Transcribe all of the data, leaving nothing out and changing nothing.

Short web captions:
++++++++++++++++++++
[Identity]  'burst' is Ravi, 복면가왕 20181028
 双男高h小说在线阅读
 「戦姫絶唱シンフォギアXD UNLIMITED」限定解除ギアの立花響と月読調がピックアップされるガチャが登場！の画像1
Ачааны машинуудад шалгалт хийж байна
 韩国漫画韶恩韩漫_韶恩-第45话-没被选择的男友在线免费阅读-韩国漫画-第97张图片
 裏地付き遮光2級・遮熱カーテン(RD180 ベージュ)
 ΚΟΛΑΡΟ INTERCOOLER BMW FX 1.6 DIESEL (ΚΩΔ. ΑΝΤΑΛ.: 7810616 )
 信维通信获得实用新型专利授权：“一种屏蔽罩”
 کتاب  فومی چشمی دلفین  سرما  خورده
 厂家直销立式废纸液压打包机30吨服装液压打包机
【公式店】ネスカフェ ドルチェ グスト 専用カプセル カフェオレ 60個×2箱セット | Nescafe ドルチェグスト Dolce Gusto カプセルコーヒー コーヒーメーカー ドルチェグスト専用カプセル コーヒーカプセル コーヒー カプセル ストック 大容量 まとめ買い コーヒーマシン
++++++++++++++++++++
### Written reply
[Identity]  'burst' is Ravi, 복면가왕 20181028
 双男高h小说在线阅读
 「戦姫絶唱シンフォギアXD UNLIMITED」限定解除ギアの立花響と月読調がピックアップされるガチャが登場！の画像1
Ачааны машинуудад шалгалт хийж байна
 韩国漫画韶恩韩漫_韶恩-第45话-没被选择的男友在线免费阅读-韩国漫画-第97张图片
 裏地付き遮光2級・遮熱カーテン(RD180 ベージュ)
 ΚΟΛΑΡΟ INTERCOOLER BMW FX 1.6 DIESEL (ΚΩΔ. ΑΝΤΑΛ.: 7810616 )
 信维通信获得实用新型专利授权：“一种屏蔽罩”
 کتاب  فومی چشمی دلفین  سرما  خورده
 厂家直销立式废纸液压打包机30吨服装液压打包机
【公式店】ネスカフェ ドルチェ グスト 専用カプセル カフェオレ 60個×2箱セット | Nescafe ドルチェグスト Dolce Gusto カプセルコーヒー コーヒーメーカー ドルチェグスト専用カプセル コーヒーカプセル コーヒー カプセル ストック 大容量 まとめ買い コーヒーマシン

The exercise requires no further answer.